- _Task instructions_
Gather all lines with "level" from the records.

- _Records shown_

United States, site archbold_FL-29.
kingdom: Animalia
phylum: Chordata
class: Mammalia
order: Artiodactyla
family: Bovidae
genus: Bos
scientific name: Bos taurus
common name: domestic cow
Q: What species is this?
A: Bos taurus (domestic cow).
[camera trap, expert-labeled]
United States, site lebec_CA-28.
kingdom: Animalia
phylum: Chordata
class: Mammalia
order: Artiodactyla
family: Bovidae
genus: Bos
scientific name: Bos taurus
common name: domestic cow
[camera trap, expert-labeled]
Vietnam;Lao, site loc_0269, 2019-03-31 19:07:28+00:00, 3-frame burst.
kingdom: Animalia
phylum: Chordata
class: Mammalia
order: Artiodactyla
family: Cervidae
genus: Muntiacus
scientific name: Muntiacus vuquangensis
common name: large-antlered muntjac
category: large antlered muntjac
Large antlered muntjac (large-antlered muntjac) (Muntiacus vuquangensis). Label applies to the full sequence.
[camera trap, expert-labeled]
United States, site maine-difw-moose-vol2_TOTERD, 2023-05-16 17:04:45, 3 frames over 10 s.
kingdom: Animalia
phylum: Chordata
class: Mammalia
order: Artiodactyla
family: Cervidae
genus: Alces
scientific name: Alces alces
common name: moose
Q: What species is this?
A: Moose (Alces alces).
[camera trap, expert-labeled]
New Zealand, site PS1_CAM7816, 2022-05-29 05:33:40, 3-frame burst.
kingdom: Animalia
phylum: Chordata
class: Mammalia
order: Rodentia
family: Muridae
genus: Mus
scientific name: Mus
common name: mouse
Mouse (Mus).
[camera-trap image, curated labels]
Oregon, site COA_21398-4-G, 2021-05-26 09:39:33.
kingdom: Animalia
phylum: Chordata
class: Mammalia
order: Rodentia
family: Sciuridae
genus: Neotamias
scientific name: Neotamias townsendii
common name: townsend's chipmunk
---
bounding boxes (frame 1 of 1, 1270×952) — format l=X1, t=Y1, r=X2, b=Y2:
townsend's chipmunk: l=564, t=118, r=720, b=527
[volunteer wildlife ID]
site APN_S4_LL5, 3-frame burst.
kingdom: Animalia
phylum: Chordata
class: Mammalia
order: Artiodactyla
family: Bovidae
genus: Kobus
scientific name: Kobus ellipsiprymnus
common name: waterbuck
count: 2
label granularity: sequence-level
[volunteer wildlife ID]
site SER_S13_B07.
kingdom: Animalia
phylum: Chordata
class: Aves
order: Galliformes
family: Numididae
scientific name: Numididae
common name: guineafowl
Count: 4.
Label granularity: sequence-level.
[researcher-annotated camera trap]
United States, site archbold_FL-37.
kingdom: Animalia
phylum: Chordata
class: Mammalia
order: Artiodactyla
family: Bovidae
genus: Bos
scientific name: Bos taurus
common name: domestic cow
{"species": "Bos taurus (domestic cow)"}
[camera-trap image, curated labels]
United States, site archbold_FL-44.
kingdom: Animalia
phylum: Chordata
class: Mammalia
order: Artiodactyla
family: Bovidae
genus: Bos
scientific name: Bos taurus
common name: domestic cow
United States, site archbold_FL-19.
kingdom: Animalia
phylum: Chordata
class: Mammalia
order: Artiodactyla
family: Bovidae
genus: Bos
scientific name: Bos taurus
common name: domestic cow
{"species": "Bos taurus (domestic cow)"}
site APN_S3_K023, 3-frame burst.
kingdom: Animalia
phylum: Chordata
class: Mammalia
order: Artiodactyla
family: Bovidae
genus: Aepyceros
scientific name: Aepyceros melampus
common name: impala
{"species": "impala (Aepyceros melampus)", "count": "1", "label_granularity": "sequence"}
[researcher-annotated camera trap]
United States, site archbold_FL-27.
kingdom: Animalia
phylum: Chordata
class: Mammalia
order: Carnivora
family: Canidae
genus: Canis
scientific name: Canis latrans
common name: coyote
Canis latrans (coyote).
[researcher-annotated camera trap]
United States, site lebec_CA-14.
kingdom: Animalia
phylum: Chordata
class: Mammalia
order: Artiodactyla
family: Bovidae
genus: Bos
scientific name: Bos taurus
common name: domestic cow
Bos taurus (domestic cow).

- _Completed task_
label granularity: sequence-level
Label granularity: sequence-level.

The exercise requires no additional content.